10. April 2022, Berlin

Recherchiere im Internet nach Laufschuhen. Es ist auch wirklich an der Zeit, dass ich mir neue kaufe, denn meine beiden alten Paare sind fast fünf Jahre alt und haben jeweils gut 5.000 Kilometer auf den Sohlen. (Orthopäd*innen und Laufschuhverkäufer*innen zucken zusammen.)

Als Mensch der Gewohnheiten und Routinen mag, trage ich seit mehr als zehn Jahren das gleiche Modell, mit dem ich sehr zufrieden bin. (Warum sollte ich es sonst auch seit über zehn Jahren immer wieder kaufen, wenn ich nicht zufrieden wäre?
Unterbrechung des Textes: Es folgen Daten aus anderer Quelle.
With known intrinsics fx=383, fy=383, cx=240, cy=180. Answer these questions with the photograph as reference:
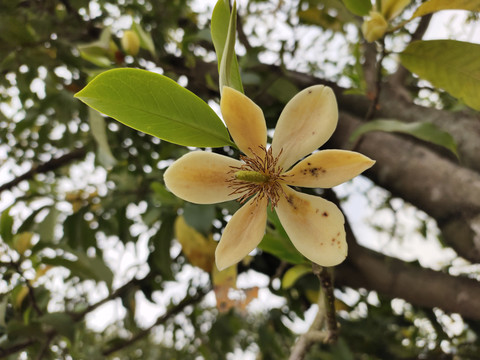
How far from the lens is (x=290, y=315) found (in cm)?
A: 128

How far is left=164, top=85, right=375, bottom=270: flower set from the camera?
0.34 meters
So ein Gewohnheitstier bin ich dann doch nicht.) Inzwischen wird das Modell schon lange nicht mehr hergestellt und es ist zunehmend schwieriger, irgendwo noch ein paar Restposten aufzutreiben. Nach fast zwei Stunden Suche habe ich Glück und finde ein Paar in meiner Größe. Allerdings ist der weiße Schuh am Rand in rosa Regenbogenfarben gemustert und die Schnürsenkel-Ösen sind in pink gehalten.

Aufgrund der farblichen Gestaltung vermute ich, dass der Schuh eigentlich für Frauen vermarktet wird. (Welcome to the rosa-hellblau Falle!) Wobei die Größe gegen diese These spricht, denn es gibt wahrscheinlich nicht so viele Frauen mit Schuhgröße 44. Andererseits könnte der niedrige Anteil an Läuferinnen mit überdurchschnittlich großen Füßen der Grund sein, dass dieses Paar seit über zehn Jahren nicht verkauft wurde.

Egal. Ich beschließe, dass meine Männlichkeit nicht zu fragil ist, um Laufschuhe mit dezentem rosa Muster zu tragen, und drücke auf den Kaufen-Button. Vielleicht motiviert mich das, schneller zu laufen, damit niemand die Schuhe sieht. Werde gleich mal Herbert Steffny eine Mail schreiben, was er von dieser Trainingsmethode hält.


Buch-Tipp der Woche

Ich bekomme immer mal wieder Bücher von Verlagen oder Autor:innen zugeschickt. Da mir die Zeit für aufwändige Rezensionen fehlt, sollen sie wenigstens hier Erwähnung finden.

Die Schriftstellerin und Kolumnistin Lea Streisand hat im März ihren dritten Roman veröffentlicht. Er trägt den Titel „Hätt‘ ich ein Kind“ und es geht darin, wie es bei der taz heißt, um „zwei Freundinnen, eine Schwangerschaft, eine Adoption.“ Es sei ein „Roman übers Kinderkriegen und eine Geschichte über Geduld, Blut und Bürokratie. Und Schneewittchen.“ Dabei behandelt Lea Streisand die Frage, warum Menschen unbedingt Kinder wollen und woher die unerfüllbaren Ansprüche an Mütter kommen. Gespickt ist das Ganze mit großem Detailwissen über die Märchen der Gebrüder Grimm, was sich merkwürdig anhört, das Buch aber besonders lesenswert macht. Und ohne zu spoilern, kann ich hier schon eine sehr überraschende Erkenntnis des Buchs verraten: Schneewittchen war gar nicht ebenholzschwarzhaarig, sondern blond!

Unter den Leser*innen, die bis Donnerstag, den 14.04.22, einen märchenhaften Kommentar unter diesem Beitrag hinterlassen, verlose ich mein Rezensionsexemplar. [Bevor Sie mir einen Anwalt auf den Hals hetzen, möchte ich betonen, dass auch nicht-märchenhafte Kommentare zur Verlosungsteilnahme berechtigen.]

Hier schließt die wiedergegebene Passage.